Shrive et al. study the genetic structure of human populations by typing 8,525 autosomal SNPs in four populations: African-American, European-American, Chinese and Japanese. Besides the observation on population-based clustering, they demonstrate strong correlations between inter-marker distance and both locus-specific population differentiation, measured by F_ST, and branch lengths. The non-uniform distribution of human genetic substructure is both instructive and a useful paradigm for education and research

Huan et al. develop a novel algorithm that uses a high-density oligonucleotide array-based SNP genotyping method for detecting genome-wide chromosomal copy number changes at high resolution. They demonstrate that genomic regions with significant copy number changes can be detected using both single point analysis and contiguous point analysis. It is also shown that this approach is sensitive, specific and can tolerate mixed samples. By applying this method, several regions of amplification and deletion were detected and verified in a panel of human breast cancer cell lines.

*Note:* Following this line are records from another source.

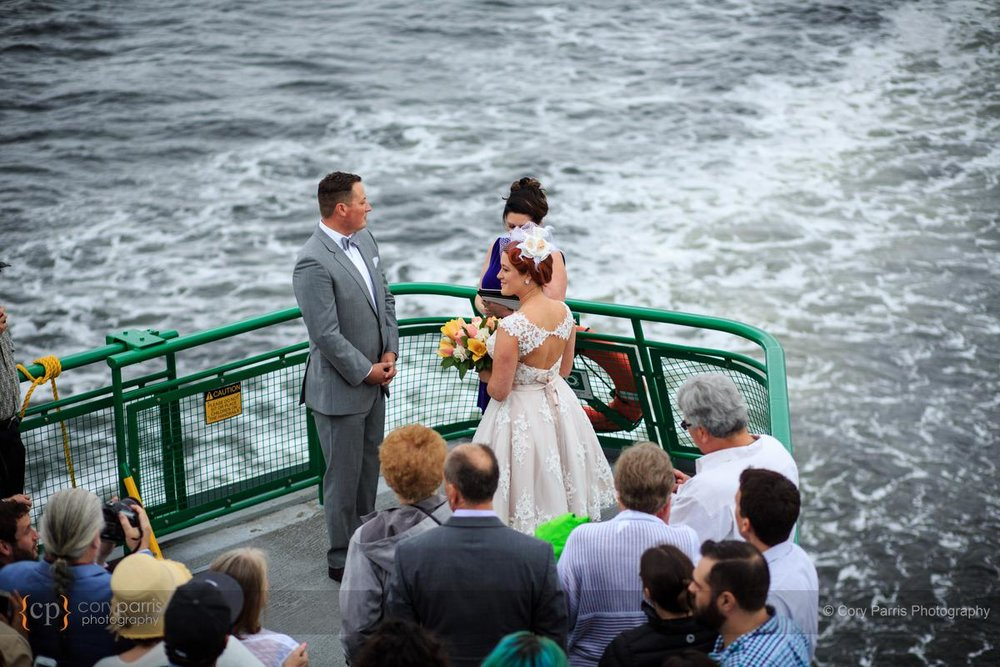 018-seattle-ferry-wedding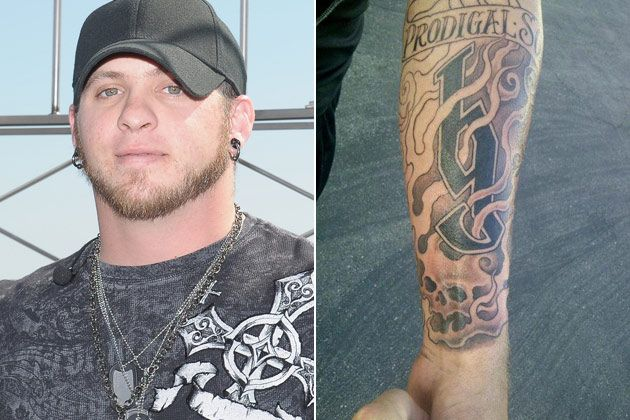 Brantley gilbert gets new tattoo country music news for Country music tattoos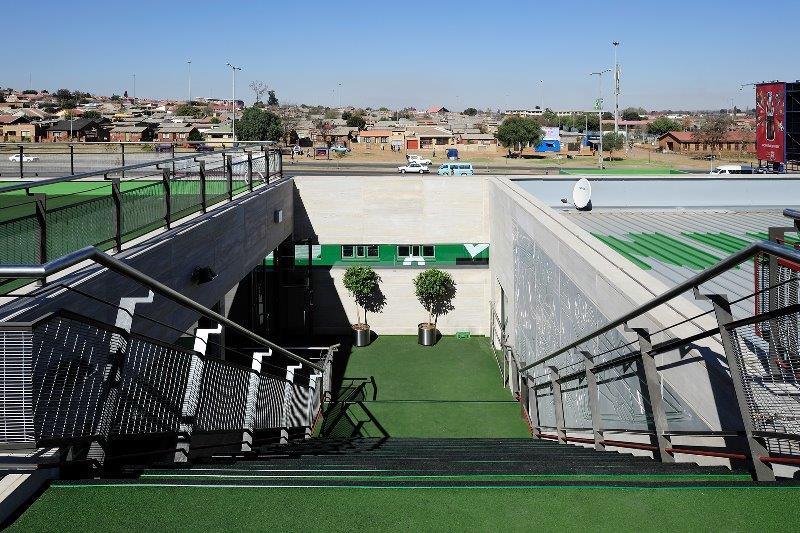 090 NIKE Soweto.jpg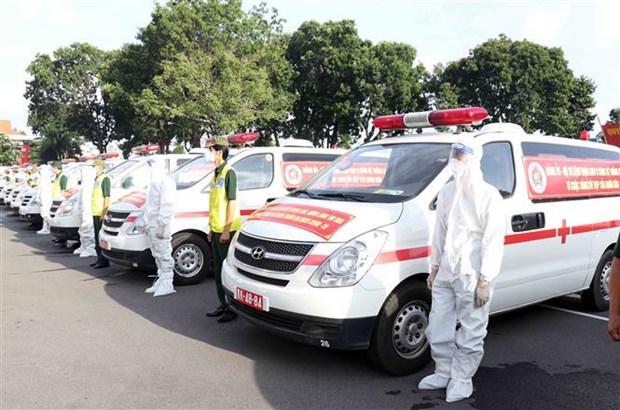 Entregan 30 ambulancias para apoyar a Ciudad Ho Chi Minh en medio del COVID-19 hinh anh 1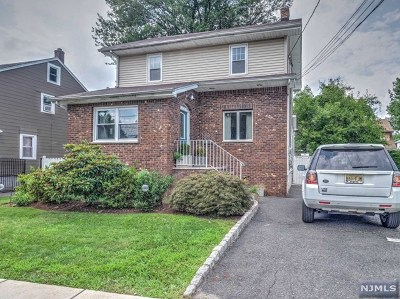 Teaneck Single Family Home For Sale: 302 Pleasant Place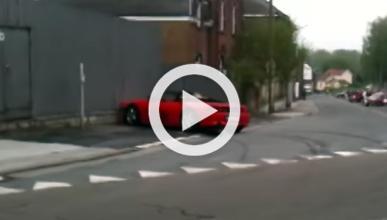 Derrapar con un Ferrari no siempre sale bien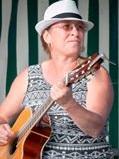 Carole notre professeur de guitare donne des cours au Foyer Rural de seugy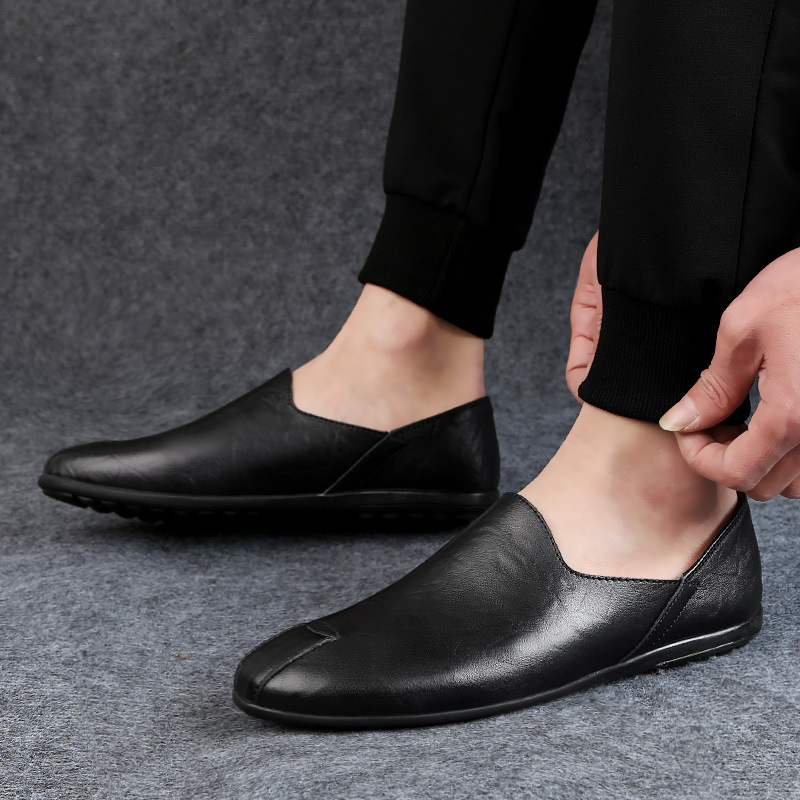 New Men Leather Shoes Casual Breathable Slip on Mens Loafers Black Business Shoes Soft Driving Shoes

Also in this issue of Human Genomic, Clark and Dean dissect the haplotype structure of two genomic regions: one containing four CC-chemokine receptor genes on chromosome 3p21 and the other containing three CC-chemokine genes on chromosome 17q11-12. They show that 14- and 6-tag SNPs respectively, are sufficient to encompass most of the haplotype variations in these two genes. The results of this study have strong implications for future association studies of HIV-1 disease and cancer.

The review by Gonzalez describes the approaches using humanised mouse models for the study of drug metabolism, pharmacokinetics and pharmacodynamic in vivo and for conducting human risk assessment towards xenobiotics.

Finally, in the Gene Annotation section, Nelson provides convincing examples to demonstrate the importance of improving pseudogene prediction.